### How to complete this task
Transcribe only the lines from the one containing "Years of Experience" through the final line of the entries below, exactly, and exclude the pictures.

### Material shown
━━━━━━
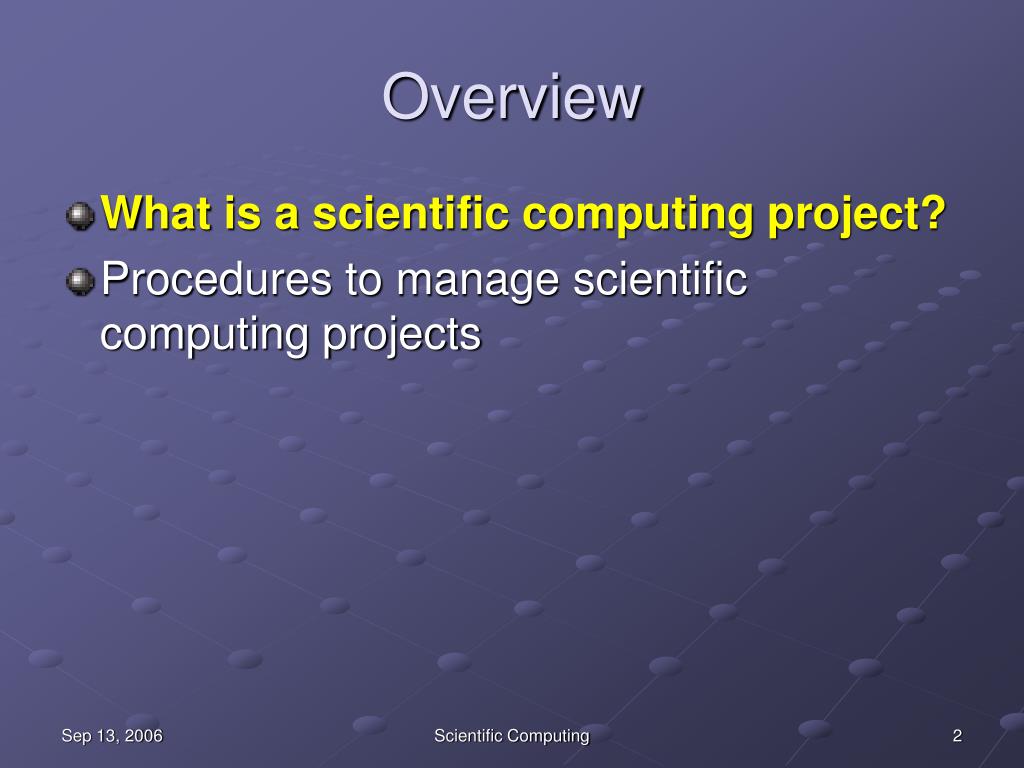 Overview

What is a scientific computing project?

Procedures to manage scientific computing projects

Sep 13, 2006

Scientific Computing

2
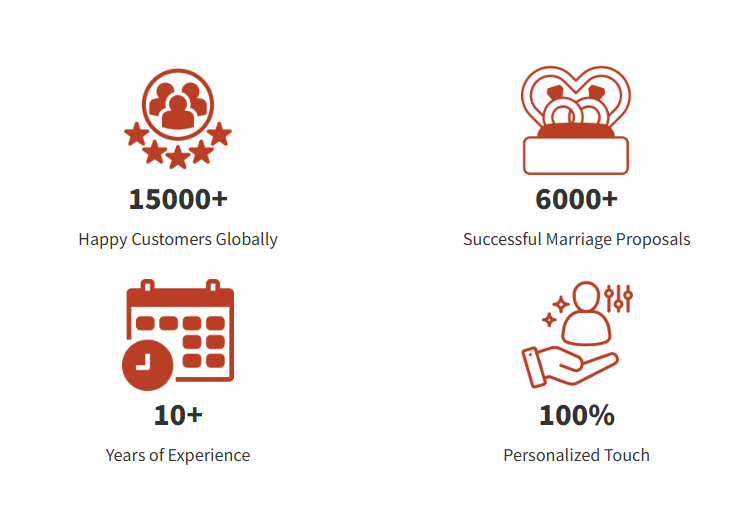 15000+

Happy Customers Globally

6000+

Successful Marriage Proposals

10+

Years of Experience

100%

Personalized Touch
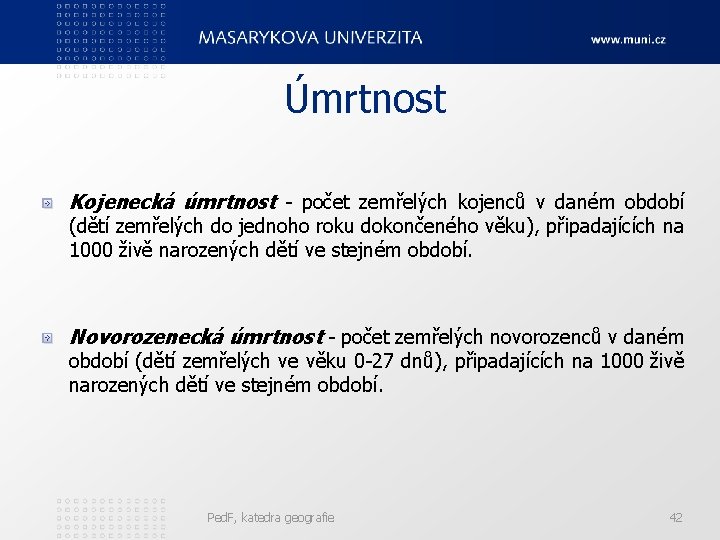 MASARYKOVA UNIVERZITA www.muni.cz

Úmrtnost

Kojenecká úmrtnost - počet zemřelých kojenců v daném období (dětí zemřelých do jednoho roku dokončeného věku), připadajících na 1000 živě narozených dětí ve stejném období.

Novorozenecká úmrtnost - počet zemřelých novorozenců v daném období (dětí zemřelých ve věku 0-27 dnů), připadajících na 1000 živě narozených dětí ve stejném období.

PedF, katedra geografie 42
━━━━━━
### Task result
Years of Experience

100%

Personalized Touch
 MASARYKOVA UNIVERZITA www.muni.cz

Úmrtnost

Kojenecká úmrtnost - počet zemřelých kojenců v daném období (dětí zemřelých do jednoho roku dokončeného věku), připadajících na 1000 živě narozených dětí ve stejném období.

Novorozenecká úmrtnost - počet zemřelých novorozenců v daném období (dětí zemřelých ve věku 0-27 dnů), připadajících na 1000 živě narozených dětí ve stejném období.

PedF, katedra geografie 42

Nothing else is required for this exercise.